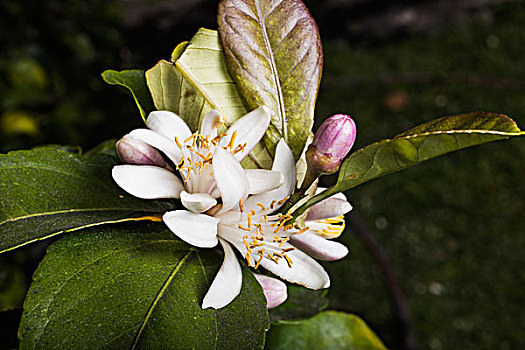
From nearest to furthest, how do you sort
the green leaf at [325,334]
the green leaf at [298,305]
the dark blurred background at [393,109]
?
the green leaf at [298,305]
the green leaf at [325,334]
the dark blurred background at [393,109]

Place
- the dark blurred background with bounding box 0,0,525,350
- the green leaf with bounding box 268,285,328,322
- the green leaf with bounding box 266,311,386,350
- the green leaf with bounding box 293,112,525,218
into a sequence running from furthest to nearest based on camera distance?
the dark blurred background with bounding box 0,0,525,350 → the green leaf with bounding box 266,311,386,350 → the green leaf with bounding box 268,285,328,322 → the green leaf with bounding box 293,112,525,218

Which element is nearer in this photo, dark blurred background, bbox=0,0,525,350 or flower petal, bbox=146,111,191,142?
flower petal, bbox=146,111,191,142

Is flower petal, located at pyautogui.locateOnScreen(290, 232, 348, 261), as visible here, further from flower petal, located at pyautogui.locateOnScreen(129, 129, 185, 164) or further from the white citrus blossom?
flower petal, located at pyautogui.locateOnScreen(129, 129, 185, 164)

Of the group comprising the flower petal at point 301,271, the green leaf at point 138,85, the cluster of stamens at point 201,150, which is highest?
the green leaf at point 138,85

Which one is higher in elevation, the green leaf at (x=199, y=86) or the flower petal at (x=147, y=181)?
the green leaf at (x=199, y=86)

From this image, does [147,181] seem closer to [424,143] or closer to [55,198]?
[55,198]

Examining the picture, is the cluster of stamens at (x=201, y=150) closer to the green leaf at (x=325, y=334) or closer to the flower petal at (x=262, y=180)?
the flower petal at (x=262, y=180)

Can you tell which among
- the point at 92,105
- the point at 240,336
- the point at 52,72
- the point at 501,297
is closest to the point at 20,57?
the point at 52,72

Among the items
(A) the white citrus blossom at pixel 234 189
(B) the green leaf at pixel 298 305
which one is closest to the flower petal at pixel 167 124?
(A) the white citrus blossom at pixel 234 189

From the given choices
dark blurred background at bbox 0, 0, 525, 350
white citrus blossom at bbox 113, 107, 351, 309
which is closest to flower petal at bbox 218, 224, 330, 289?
white citrus blossom at bbox 113, 107, 351, 309
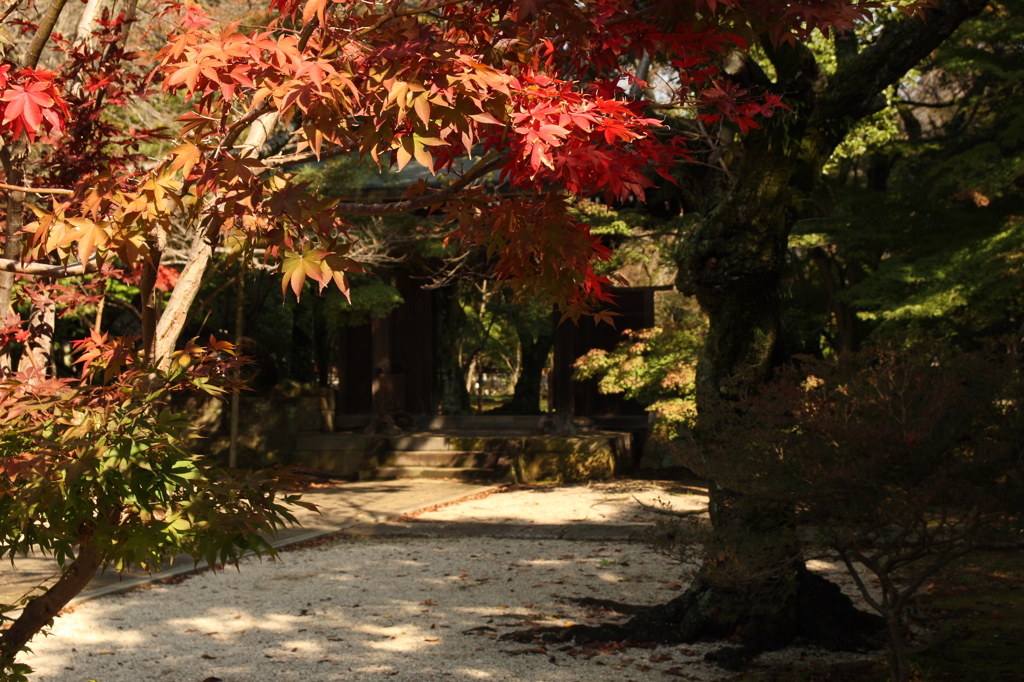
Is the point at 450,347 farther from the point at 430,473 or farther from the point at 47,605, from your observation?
the point at 47,605

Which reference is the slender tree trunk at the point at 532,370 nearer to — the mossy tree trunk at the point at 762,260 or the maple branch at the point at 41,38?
the mossy tree trunk at the point at 762,260

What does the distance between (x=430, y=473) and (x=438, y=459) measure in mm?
343

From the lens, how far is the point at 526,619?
6.26 meters

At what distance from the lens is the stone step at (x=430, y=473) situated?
567 inches

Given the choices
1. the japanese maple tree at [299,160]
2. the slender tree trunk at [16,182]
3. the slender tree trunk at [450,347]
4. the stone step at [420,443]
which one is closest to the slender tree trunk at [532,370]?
the slender tree trunk at [450,347]

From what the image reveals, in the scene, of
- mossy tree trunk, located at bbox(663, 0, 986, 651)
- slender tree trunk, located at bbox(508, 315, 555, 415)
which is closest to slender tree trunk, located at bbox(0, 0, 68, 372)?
mossy tree trunk, located at bbox(663, 0, 986, 651)

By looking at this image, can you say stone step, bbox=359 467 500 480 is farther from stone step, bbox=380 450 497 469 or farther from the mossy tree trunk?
the mossy tree trunk

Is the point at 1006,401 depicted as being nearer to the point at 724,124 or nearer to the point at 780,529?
the point at 780,529

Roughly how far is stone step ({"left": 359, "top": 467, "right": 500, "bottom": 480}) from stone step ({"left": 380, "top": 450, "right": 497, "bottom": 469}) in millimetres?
118

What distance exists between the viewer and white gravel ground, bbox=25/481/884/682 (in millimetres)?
5152

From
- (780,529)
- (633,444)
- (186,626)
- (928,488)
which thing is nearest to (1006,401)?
(928,488)

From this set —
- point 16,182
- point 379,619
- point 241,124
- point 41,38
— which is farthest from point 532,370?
point 241,124

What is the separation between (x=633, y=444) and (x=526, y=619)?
31.8 ft

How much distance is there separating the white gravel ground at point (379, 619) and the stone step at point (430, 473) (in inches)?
203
****************************************
Goal:
Reproduce exactly, with nothing added, the lines from the one that contains "By looking at" to the end of the data.

Task result:
By looking at this image, can you say stone step, bbox=359 467 500 480 is farther from stone step, bbox=380 450 497 469 or farther from the mossy tree trunk?
the mossy tree trunk

Is the point at 1006,401 depicted as being nearer to the point at 724,124 or nearer to the point at 780,529?
the point at 780,529

Roughly how far is stone step ({"left": 359, "top": 467, "right": 500, "bottom": 480}) from stone step ({"left": 380, "top": 450, "right": 497, "bottom": 469}) in millimetres?
118

What distance exists between the viewer and white gravel ground, bbox=25/481/884/682 (in millimetres)?
5152

From
- (780,529)
- (633,444)
- (186,626)
- (928,488)
which thing is nearest to (1006,401)?
(928,488)

From this set —
- point 16,182
- point 379,619
- point 241,124
- point 41,38
— which is farthest from point 532,370?
point 241,124

What is the separation between (x=633, y=444) and (x=526, y=619)?
31.8 ft

How much distance is there separating the white gravel ground at point (379, 619) and the stone step at point (430, 473) (in inches)?
203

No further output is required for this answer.